◆ **Input for this task**

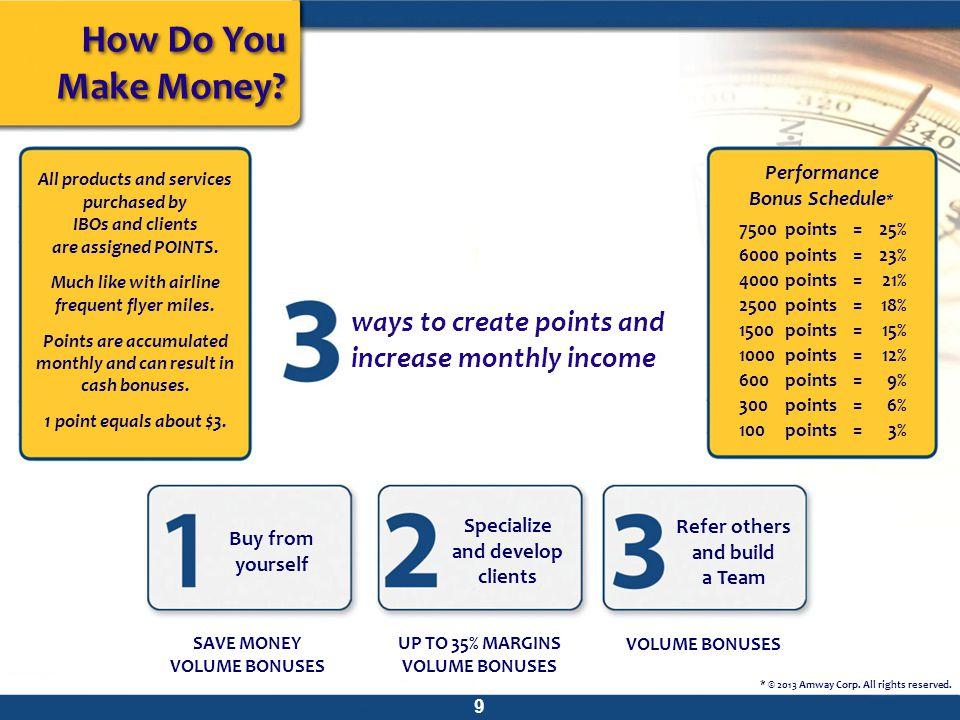 How Do You Make Money.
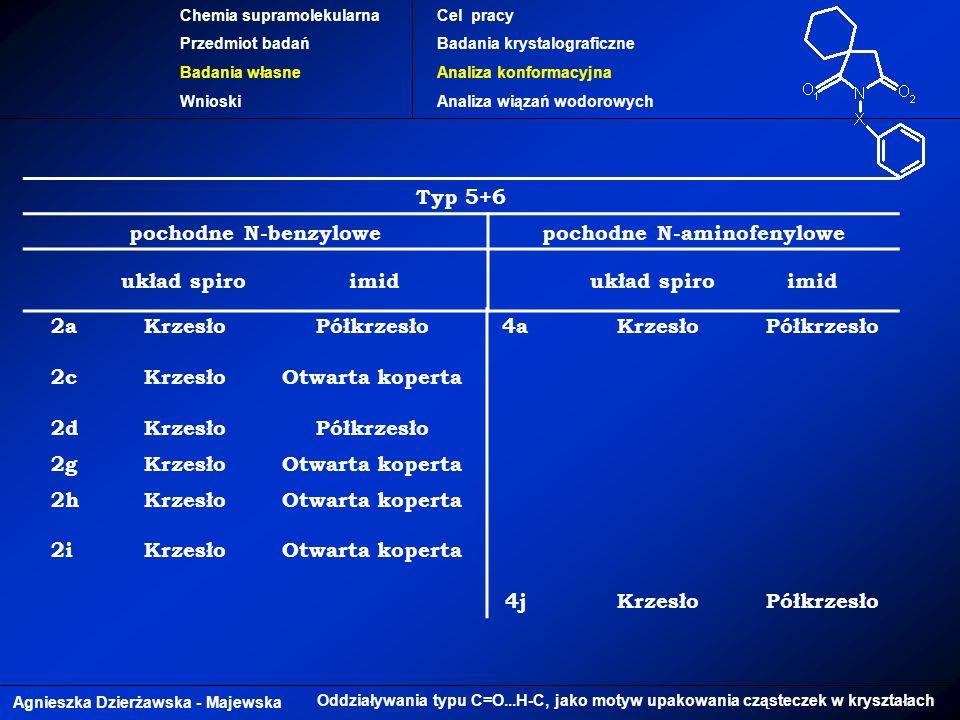Agnieszka Dzierżawska - Majewska Oddziaływania typu C=O...H-C, jako motyw upakowania cząsteczek w kryształach Chemia supramolekularna Przedmiot badań Badania własne Wnioski Cel pracy Badania krystalograficzne Analiza konformacyjna Analiza wiązań wodorowych 2aKrzesłoPółkrzesło4aKrzesłoPółkrzesło 2cKrzesłoOtwarta koperta 2dKrzesłoPółkrzesło 2gKrzesłoOtwarta koperta 2hKrzesłoOtwarta koperta 2iKrzesłoOtwarta koperta 4jKrzesłoPółkrzesło Typ 5+6 pochodne N-benzylowepochodne N-aminofenylowe układ spiroimidukład spiroimid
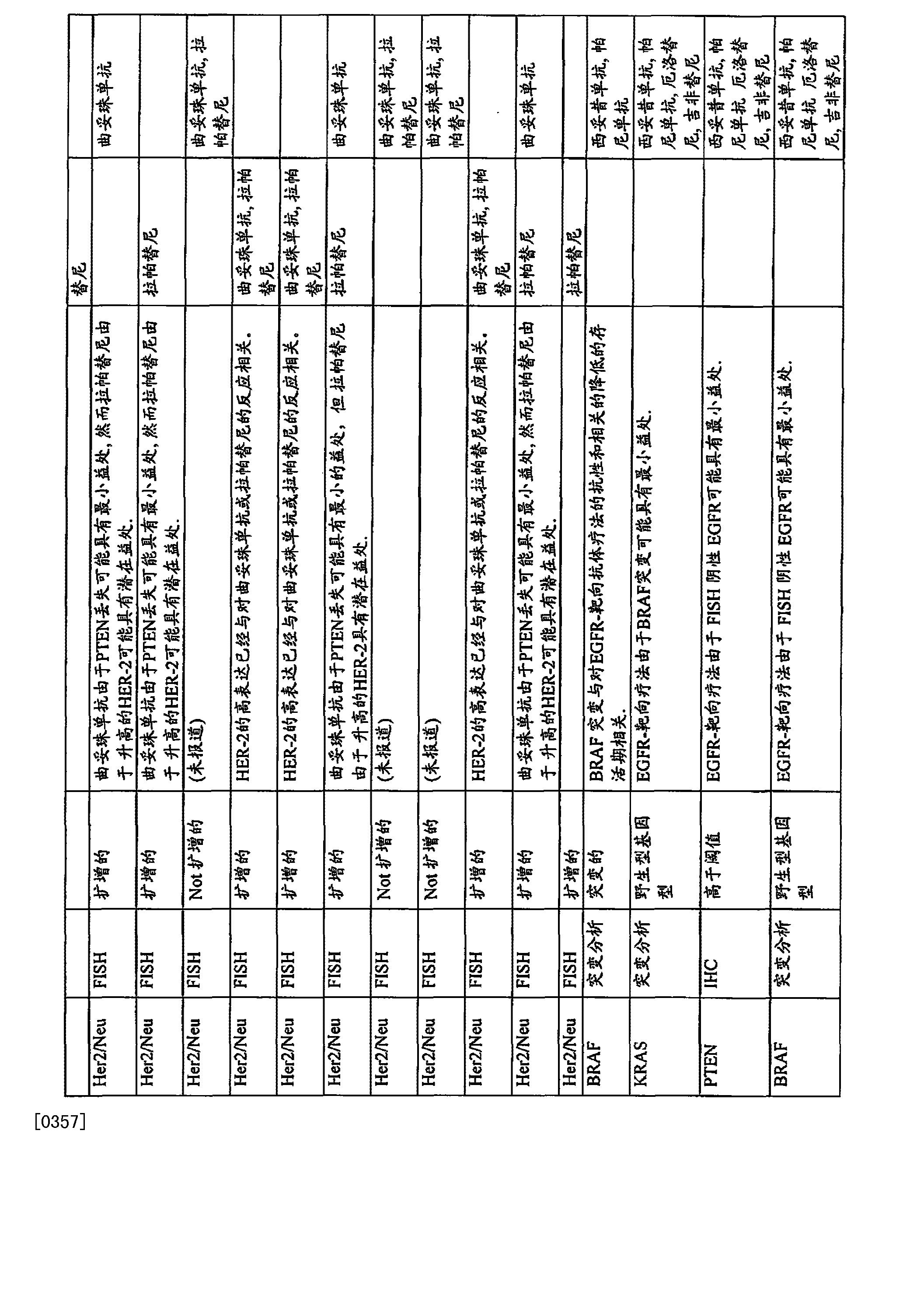Figure CN104878086AD01041
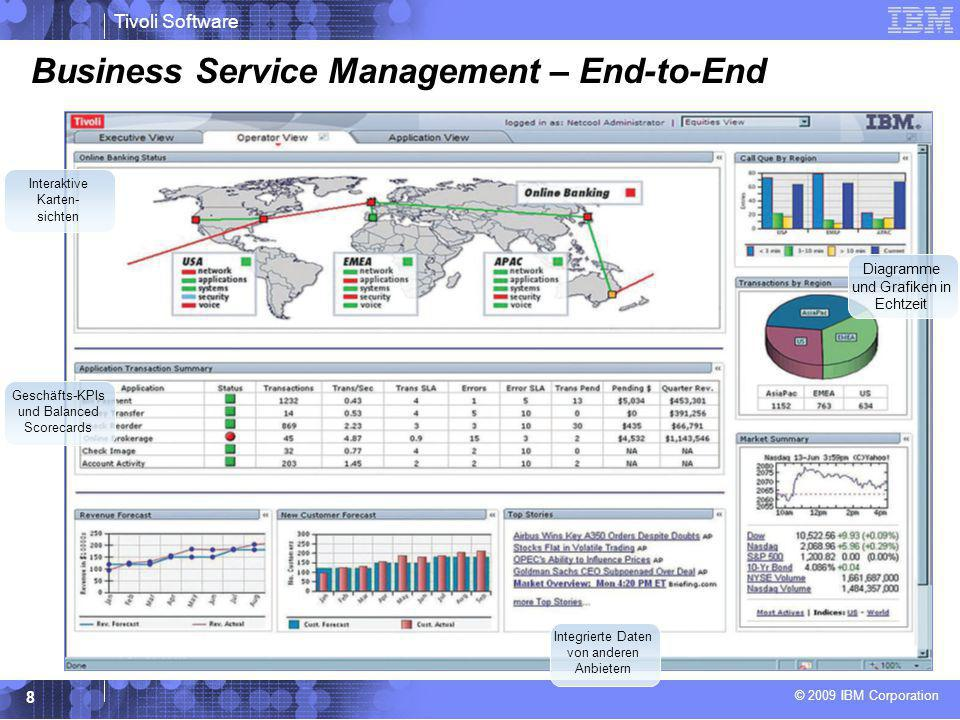Business Service Management – End-to-End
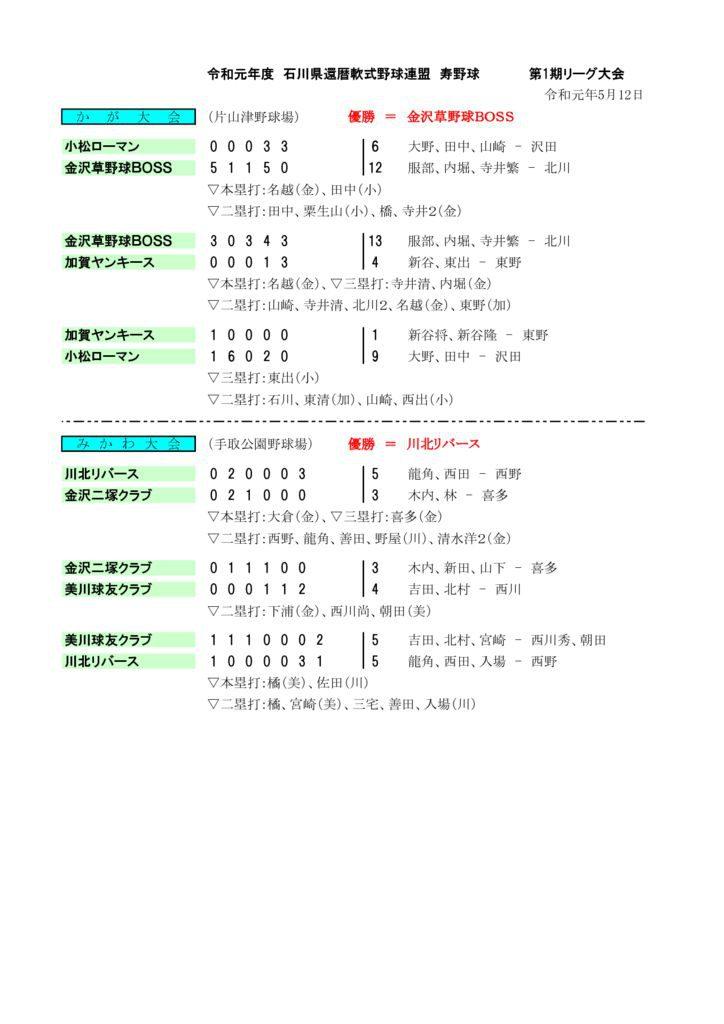 1kiri-gutaikaiのサムネイル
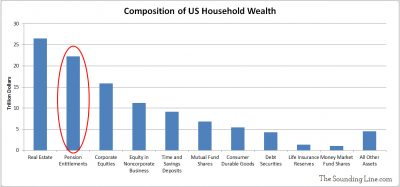 Composition of US Household Wealth
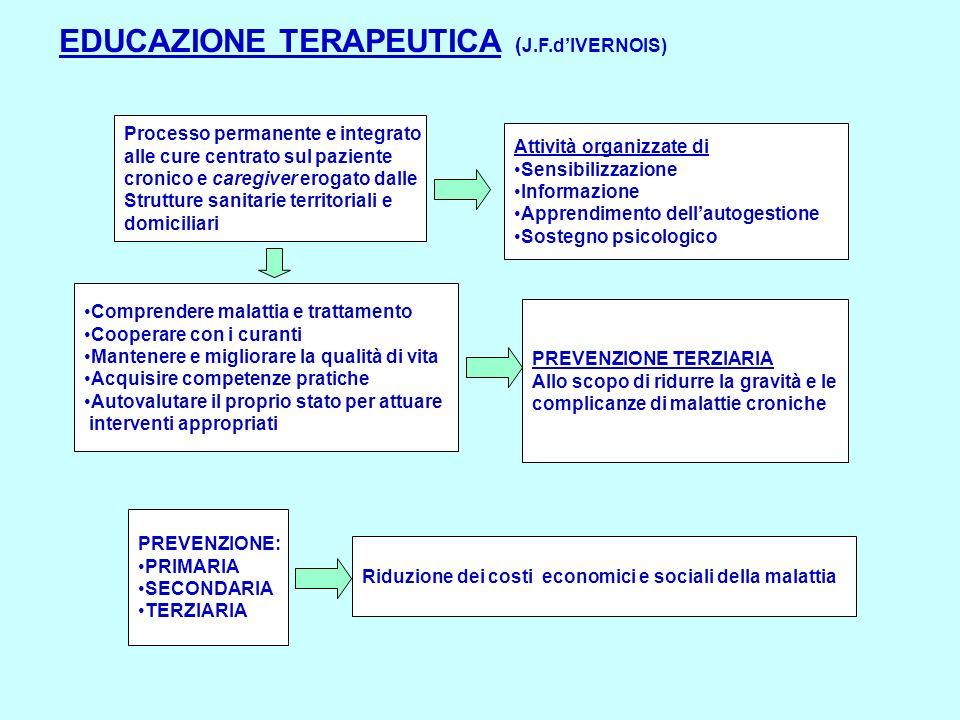 EDUCAZIONE TERAPEUTICA ( J.F.dIVERNOIS) Processo permanente e integrato alle cure centrato sul paziente cronico e caregiver erogato dalle Strutture sa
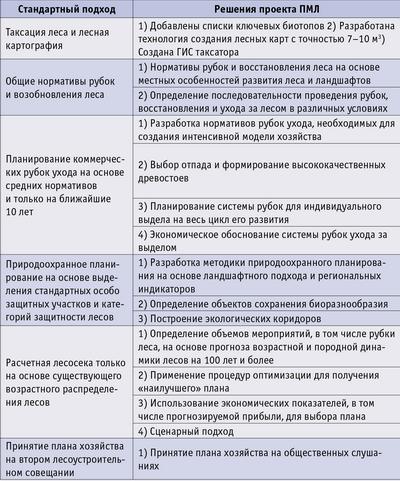 Табл. 1. Сравнение стандартного подхода в лесоустройстве и решений проекта ПМЛ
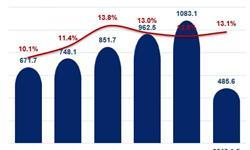 十张图带你解读2018年1-5月我国航空运输行业数据 中部地区业务增速最快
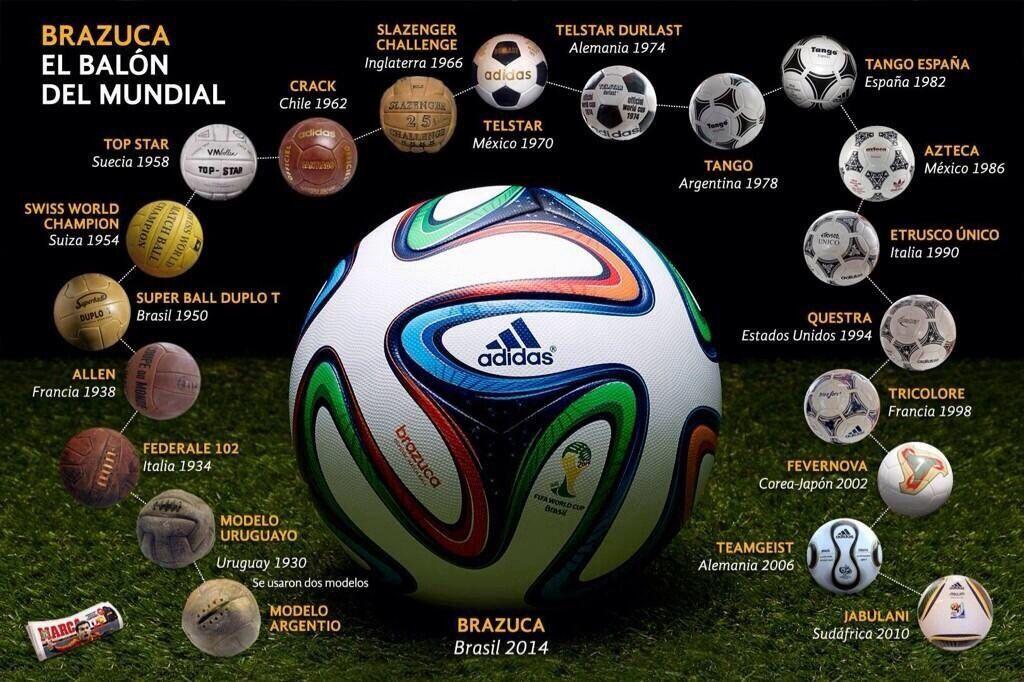 45443319fb19a Bolas Futebol - Evolução
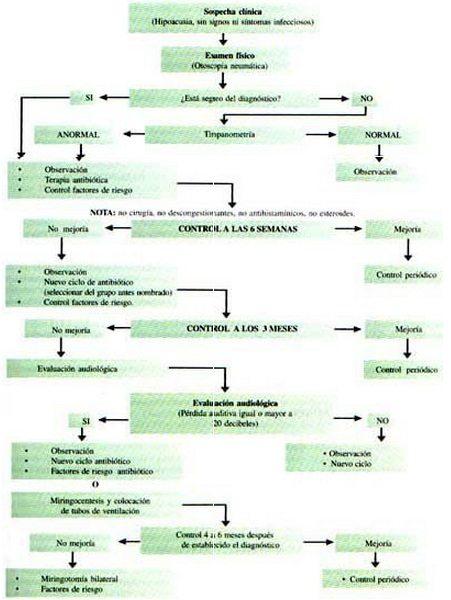 Miringocentesis en adenoidectomía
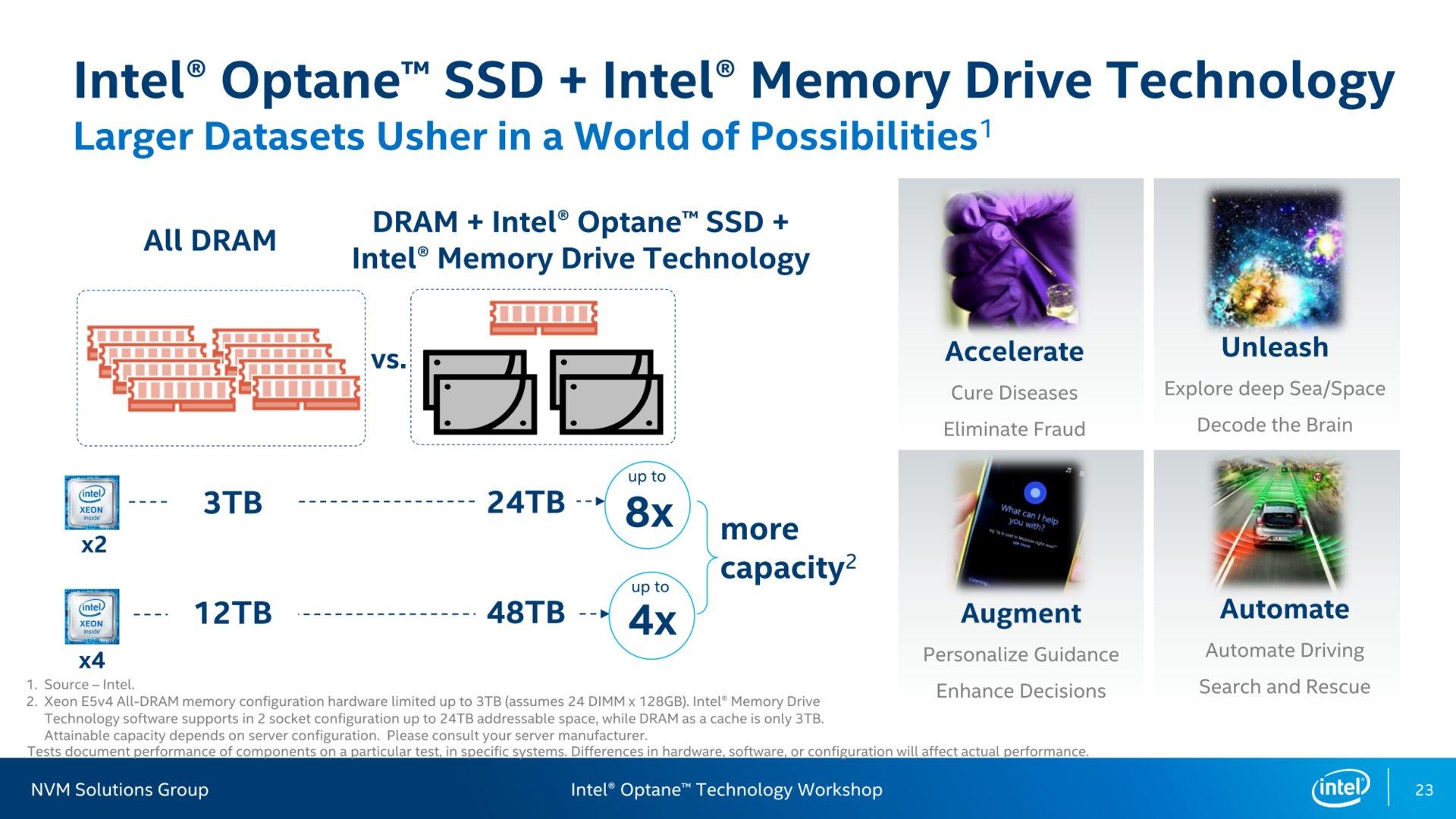 Arbeitsspeicher durch Optane-SSD deutlich aufgestockt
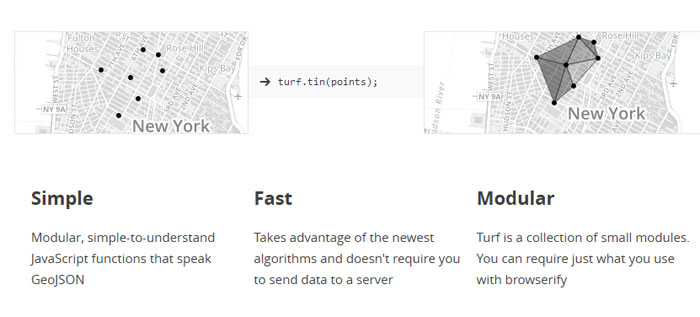 Turfjs Org A Collection Of Jquery Maps Plugins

◆ **Work instruction**
Here the lines from the one containing "Figure CN104878086AD01041" through the end of the material are to be copied exactly, with the pictures omitted.

◆ **Task solution**
Figure CN104878086AD01041
Business Service Management – End-to-End
 1kiri-gutaikaiのサムネイル
 Composition of US Household Wealth
 EDUCAZIONE TERAPEUTICA ( J.F.dIVERNOIS) Processo permanente e integrato alle cure centrato sul paziente cronico e caregiver erogato dalle Strutture sa
 Табл. 1. Сравнение стандартного подхода в лесоустройстве и решений проекта ПМЛ
 十张图带你解读2018年1-5月我国航空运输行业数据 中部地区业务增速最快
 45443319fb19a Bolas Futebol - Evolução
 Miringocentesis en adenoidectomía
 Arbeitsspeicher durch Optane-SSD deutlich aufgestockt
 Turfjs Org A Collection Of Jquery Maps Plugins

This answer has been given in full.